Syntactic sugar: Implement multiple trait for the same type at once

It's too painful when implementing features for generic constructs, I wish I didn't have to repeat the generic parameter list so many times.

trait A {
    fn a(&self);
}

trait B {
    fn b(&self);
}

struct T<V: Display> {
    v: V,
}

for<V> T<V> where V: Display {
    impl A {
        fn a(&self) {
            println!("{} - <T as A>::a", self.v);
        }
    }
    impl B {
        fn b(&self) {
            println!("{} - <T as B>::b", self.v);
        }
    }
}

I can only write it this way, and the editor document summary is ugly and long.

trait A {
    fn a(&self);
}

trait B {
    fn b(&self);
}

struct T<V: Display> {
    v: V,
}

impl<V> A for T<V> where V: Display {
    fn a(&self) {
        println!("{} - <T as A>::a", self.v);
    }
}

impl<V> B for T<V> where V: Display {
    fn b(&self) {
        println!("{} - <T as B>::b", self.v);
    }
}

See RFC 2089: Implied Bounds. Hopefully one day there will be no need to ever repeat bounds from the type declaration again. (Though, given there's been no movement on it in 5 years, and the stdlib has been removing bounds from its types making it less useful, who knows if it will ever be implemented).

8 Likes

Implicit bounds seem to have some strange side effects. All I wanted was a simple syntactic candy, because I had been writing this over and over again, especially when I changed the generic argument list for the structure, and it was too much work.

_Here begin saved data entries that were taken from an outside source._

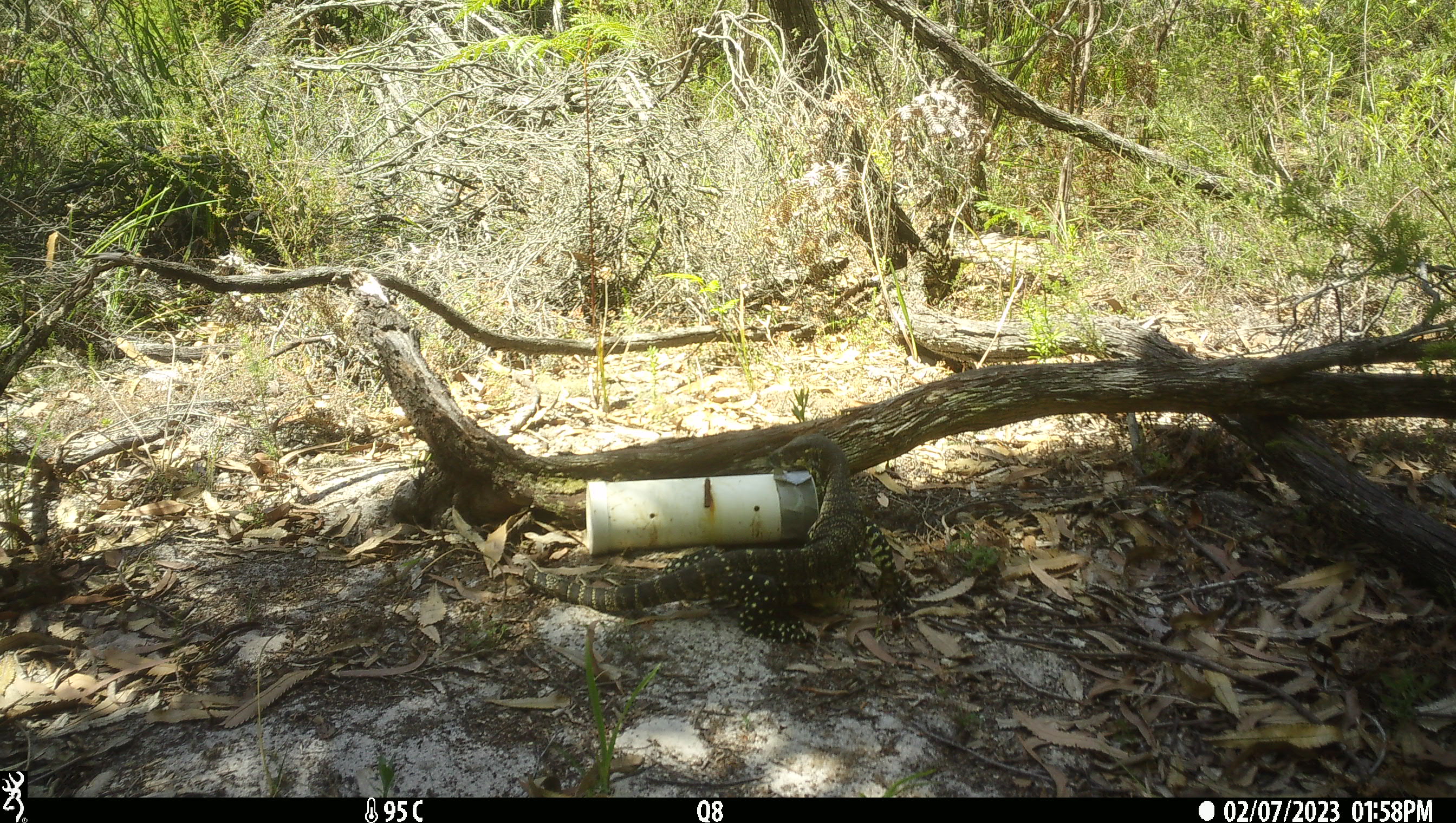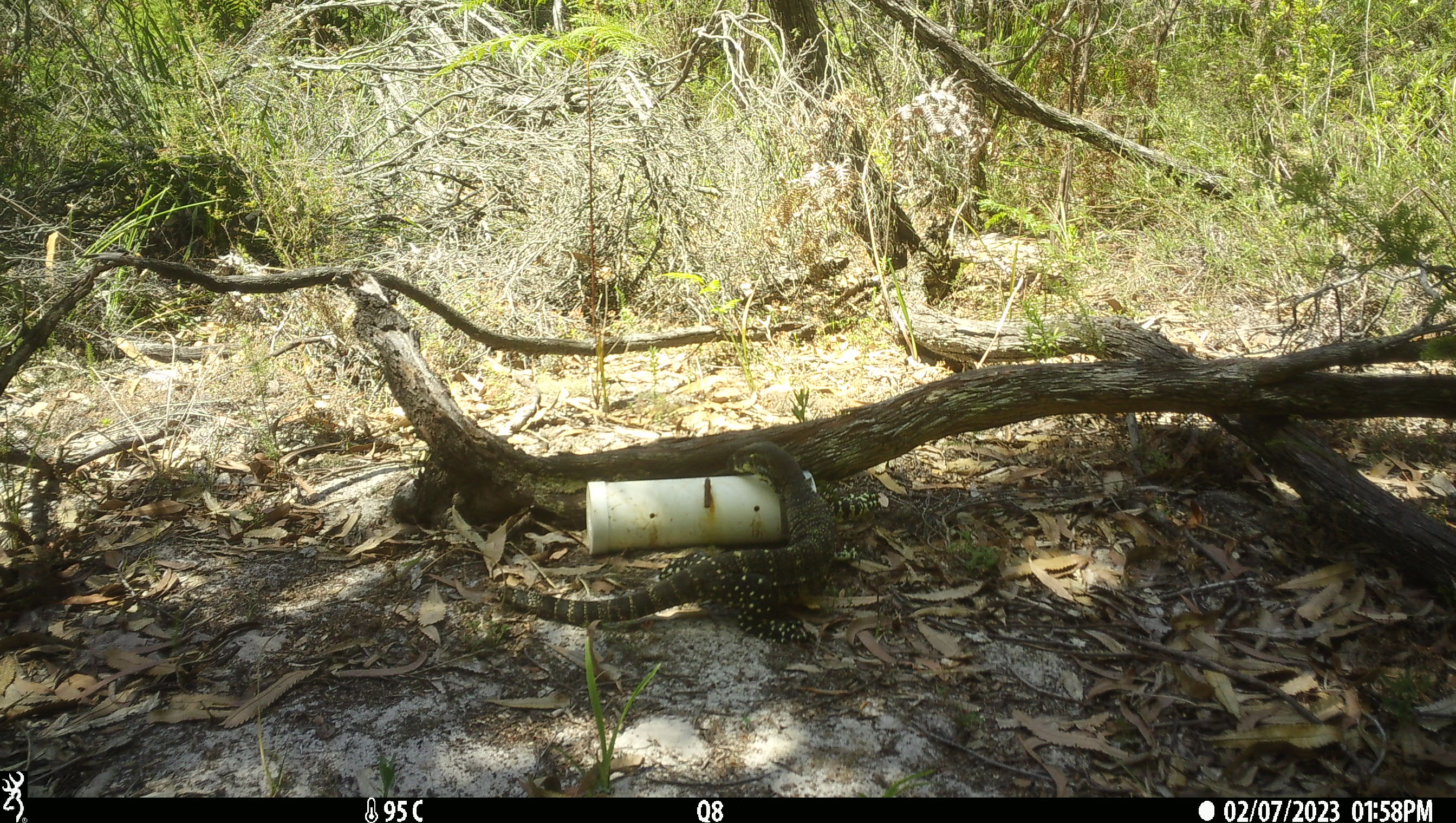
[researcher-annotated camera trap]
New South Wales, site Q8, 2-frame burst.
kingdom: Animalia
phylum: Chordata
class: Reptilia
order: Squamata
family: Varanidae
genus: Varanus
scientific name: Varanus varius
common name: lace monitor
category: goanna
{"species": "goanna (lace monitor) (Varanus varius)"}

For this reason, the editor's outline of the 300-plus lines of code doesn't help me read the code very well anymore.

1 Like

To be fair, that's also a question of editor UX. The outline should hide and/or abbreviate the generics and bounds stuff when the entry is collapsed. (Also, would be nice to better distinguish inherent impls from trait impls.)

Even so, too many entries are displayed. How do you read plain text code without the help of an editor ? Of course, a part of the reason is the syntax of 'Impl Trait for Struct' to violate the logical subject (I mean the center of what we search for when we read the code). Such a sequence makes us unable to find the naked eye to find what we need.If we use the 'for Struct {}' syntax, we not only get a satisfactory editor outline, but it is also a great help for reading the code with the naked eye.

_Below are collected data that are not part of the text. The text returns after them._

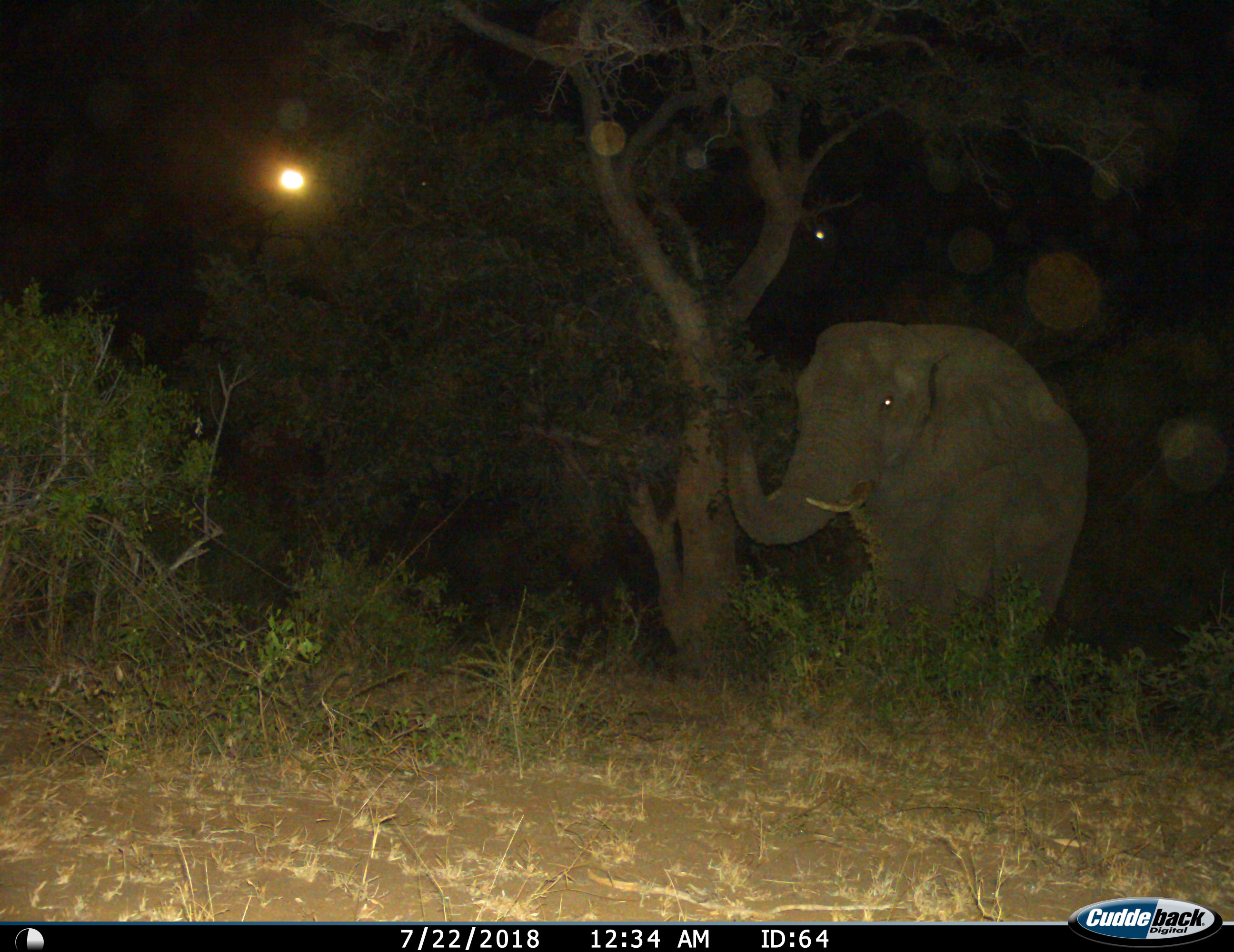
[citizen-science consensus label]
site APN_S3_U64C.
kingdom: Animalia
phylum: Chordata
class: Mammalia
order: Proboscidea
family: Elephantidae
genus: Loxodonta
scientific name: Loxodonta africana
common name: african bush elephant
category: elephant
Elephant (african bush elephant) (Loxodonta africana), count 1. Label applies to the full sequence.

Note that this is part of the concern with the feature -- it would make removing bounds from a type a breaking change, and thus if it were accepted we could never do it again in std.

EDIT: Though admittedly most of the things being removed in std are on methods, not on types. (Like https://doc.rust-lang.org/1.0.0/std/cell/struct.Cell.html has lots of bounds that are no longer there, but they're on the impl, not the struct itself.)

5 Likes

I don't understand why the proposed syntax provides any improvement over the status quo. It's got an extra level of indentation for no reason, it's not even shorter, and the change is detrimental to readability because none of the impls but the first one are close to the type name.

I just don't see the legitimate use case for this. If you are writing many (not just 2!) similar, short impls, that's a sign of missing abstraction, likely a supertrait. And if you are not willing to write 2 such impls, then you need to adjust your expectations.

1 Like

My understanding of abstraction is exactly the opposite of yours: I believe that as long as functionality is complete, we should be inclined to break up a large super trait into independent trait, even though they tend to be implemented simultaneously on the same thing.

I was not implying one should make giga-traits with all the methods in the world. I was suggesting to remove obvious repetition, nothing more.